** ENTRIES **

[START]

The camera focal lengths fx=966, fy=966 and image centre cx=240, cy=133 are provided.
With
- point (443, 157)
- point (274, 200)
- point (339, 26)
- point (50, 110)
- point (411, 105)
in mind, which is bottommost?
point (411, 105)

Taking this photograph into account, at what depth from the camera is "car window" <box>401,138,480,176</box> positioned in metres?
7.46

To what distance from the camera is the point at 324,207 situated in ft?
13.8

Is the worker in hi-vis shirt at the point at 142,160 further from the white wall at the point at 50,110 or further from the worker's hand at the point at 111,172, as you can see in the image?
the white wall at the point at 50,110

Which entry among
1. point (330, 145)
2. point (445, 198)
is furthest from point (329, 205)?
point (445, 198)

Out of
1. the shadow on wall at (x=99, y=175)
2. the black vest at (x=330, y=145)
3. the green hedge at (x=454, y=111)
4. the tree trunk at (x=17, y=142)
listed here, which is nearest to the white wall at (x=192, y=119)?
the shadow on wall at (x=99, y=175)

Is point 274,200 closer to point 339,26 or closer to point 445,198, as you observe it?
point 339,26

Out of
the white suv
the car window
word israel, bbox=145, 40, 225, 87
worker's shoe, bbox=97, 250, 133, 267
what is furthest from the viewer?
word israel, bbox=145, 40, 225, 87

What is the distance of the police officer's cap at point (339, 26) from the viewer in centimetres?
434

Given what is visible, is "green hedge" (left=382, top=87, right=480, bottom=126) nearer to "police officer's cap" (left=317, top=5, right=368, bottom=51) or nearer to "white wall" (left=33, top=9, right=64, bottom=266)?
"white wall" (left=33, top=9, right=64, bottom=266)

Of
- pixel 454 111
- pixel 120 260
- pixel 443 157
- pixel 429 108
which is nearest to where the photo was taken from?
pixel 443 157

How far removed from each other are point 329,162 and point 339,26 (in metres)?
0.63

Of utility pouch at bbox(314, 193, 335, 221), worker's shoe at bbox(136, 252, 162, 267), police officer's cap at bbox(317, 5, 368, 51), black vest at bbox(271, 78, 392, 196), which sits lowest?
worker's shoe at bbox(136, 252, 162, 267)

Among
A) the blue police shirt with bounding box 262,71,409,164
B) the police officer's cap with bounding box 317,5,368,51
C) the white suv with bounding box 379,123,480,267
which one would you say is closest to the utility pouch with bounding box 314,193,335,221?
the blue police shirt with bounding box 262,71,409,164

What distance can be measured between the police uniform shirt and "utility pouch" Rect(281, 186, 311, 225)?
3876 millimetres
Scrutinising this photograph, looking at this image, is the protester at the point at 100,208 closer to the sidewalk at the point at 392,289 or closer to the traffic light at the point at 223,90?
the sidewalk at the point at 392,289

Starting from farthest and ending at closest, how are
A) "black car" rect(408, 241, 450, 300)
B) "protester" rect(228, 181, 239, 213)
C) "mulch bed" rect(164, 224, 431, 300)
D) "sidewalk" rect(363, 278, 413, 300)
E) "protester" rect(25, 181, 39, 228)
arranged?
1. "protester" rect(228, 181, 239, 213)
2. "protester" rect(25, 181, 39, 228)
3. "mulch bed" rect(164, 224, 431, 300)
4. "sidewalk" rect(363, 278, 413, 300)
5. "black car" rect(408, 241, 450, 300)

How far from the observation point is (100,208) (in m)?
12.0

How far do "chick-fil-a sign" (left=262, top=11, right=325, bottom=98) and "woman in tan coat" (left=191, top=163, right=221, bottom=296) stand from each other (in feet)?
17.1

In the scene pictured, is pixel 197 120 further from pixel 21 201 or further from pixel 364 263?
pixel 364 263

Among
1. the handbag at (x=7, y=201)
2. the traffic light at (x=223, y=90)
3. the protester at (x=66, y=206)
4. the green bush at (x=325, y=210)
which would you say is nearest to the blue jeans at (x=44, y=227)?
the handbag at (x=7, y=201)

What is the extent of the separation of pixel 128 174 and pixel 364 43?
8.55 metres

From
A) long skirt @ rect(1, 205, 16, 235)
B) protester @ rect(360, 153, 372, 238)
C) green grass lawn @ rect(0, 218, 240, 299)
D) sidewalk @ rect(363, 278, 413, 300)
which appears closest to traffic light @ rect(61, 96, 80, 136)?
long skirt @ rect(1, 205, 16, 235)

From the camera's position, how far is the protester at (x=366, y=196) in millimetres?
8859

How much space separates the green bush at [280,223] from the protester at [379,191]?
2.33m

[END]

** TASK TO CARRY OUT **
Write out the data again, exactly and in full.

** EXPECTED ANSWER **
The camera focal lengths fx=966, fy=966 and image centre cx=240, cy=133 are provided.
With
- point (443, 157)
- point (274, 200)
- point (339, 26)
- point (50, 110)
- point (411, 105)
in mind, which is bottommost?
point (411, 105)

Taking this photograph into account, at what depth from the camera is "car window" <box>401,138,480,176</box> positioned in metres?
7.46

To what distance from the camera is the point at 324,207 situated in ft?
13.8

Is the worker in hi-vis shirt at the point at 142,160 further from the white wall at the point at 50,110 or further from the worker's hand at the point at 111,172, as you can see in the image?
the white wall at the point at 50,110

Which entry among
1. point (330, 145)
2. point (445, 198)
is furthest from point (329, 205)?
point (445, 198)

Out of
1. the shadow on wall at (x=99, y=175)
2. the black vest at (x=330, y=145)
3. the green hedge at (x=454, y=111)
4. the tree trunk at (x=17, y=142)
listed here, which is nearest to the white wall at (x=192, y=119)?
the shadow on wall at (x=99, y=175)

Is point 274,200 closer to point 339,26 or closer to point 445,198, as you observe it?
point 339,26

Out of
the white suv
the car window
word israel, bbox=145, 40, 225, 87
worker's shoe, bbox=97, 250, 133, 267
what is furthest from the viewer?
word israel, bbox=145, 40, 225, 87

What is the distance of the police officer's cap at point (339, 26) from the viewer in centimetres?
434

Given what is visible, is "green hedge" (left=382, top=87, right=480, bottom=126) nearer to "police officer's cap" (left=317, top=5, right=368, bottom=51) or nearer to "white wall" (left=33, top=9, right=64, bottom=266)?
"white wall" (left=33, top=9, right=64, bottom=266)

Of
- pixel 454 111
- pixel 120 260
- pixel 443 157
- pixel 429 108
which is nearest to where the photo was taken from?
pixel 443 157

How far removed from each other are point 329,162 and point 339,26 (in metres)?
0.63

Of utility pouch at bbox(314, 193, 335, 221), worker's shoe at bbox(136, 252, 162, 267), police officer's cap at bbox(317, 5, 368, 51), black vest at bbox(271, 78, 392, 196), which sits lowest?
worker's shoe at bbox(136, 252, 162, 267)

Among
A) the blue police shirt with bounding box 262,71,409,164
B) the police officer's cap with bounding box 317,5,368,51
C) the white suv with bounding box 379,123,480,267
which one would you say is closest to the utility pouch with bounding box 314,193,335,221?
the blue police shirt with bounding box 262,71,409,164

What distance can be measured between the police uniform shirt and "utility pouch" Rect(281, 186, 311, 225)?
3876 millimetres
Scrutinising this photograph, looking at this image, is the protester at the point at 100,208 closer to the sidewalk at the point at 392,289 or closer to the traffic light at the point at 223,90?
the sidewalk at the point at 392,289

Starting from farthest and ending at closest, how are
A) "black car" rect(408, 241, 450, 300)
B) "protester" rect(228, 181, 239, 213)
C) "mulch bed" rect(164, 224, 431, 300)
D) "sidewalk" rect(363, 278, 413, 300)
E) "protester" rect(25, 181, 39, 228)
arranged?
1. "protester" rect(228, 181, 239, 213)
2. "protester" rect(25, 181, 39, 228)
3. "mulch bed" rect(164, 224, 431, 300)
4. "sidewalk" rect(363, 278, 413, 300)
5. "black car" rect(408, 241, 450, 300)

How far from the observation point is (100,208) (in m)?
12.0

How far do "chick-fil-a sign" (left=262, top=11, right=325, bottom=98) and "woman in tan coat" (left=191, top=163, right=221, bottom=296) stand from each other (in feet)?
17.1

In the scene pictured, is pixel 197 120 further from pixel 21 201 or further from pixel 364 263?
pixel 364 263

Among
1. the handbag at (x=7, y=201)
2. the traffic light at (x=223, y=90)
3. the protester at (x=66, y=206)
4. the green bush at (x=325, y=210)
which would you say is nearest to the blue jeans at (x=44, y=227)?
the handbag at (x=7, y=201)

What is the extent of the separation of pixel 128 174 and pixel 364 43?
8.55 metres

From
A) long skirt @ rect(1, 205, 16, 235)
B) protester @ rect(360, 153, 372, 238)
C) green grass lawn @ rect(0, 218, 240, 299)
D) sidewalk @ rect(363, 278, 413, 300)
which appears closest to traffic light @ rect(61, 96, 80, 136)?
long skirt @ rect(1, 205, 16, 235)

From the camera's position, how far is the protester at (x=366, y=196) in millimetres?
8859

How much space separates the green bush at [280,223] from the protester at [379,191]?
2.33m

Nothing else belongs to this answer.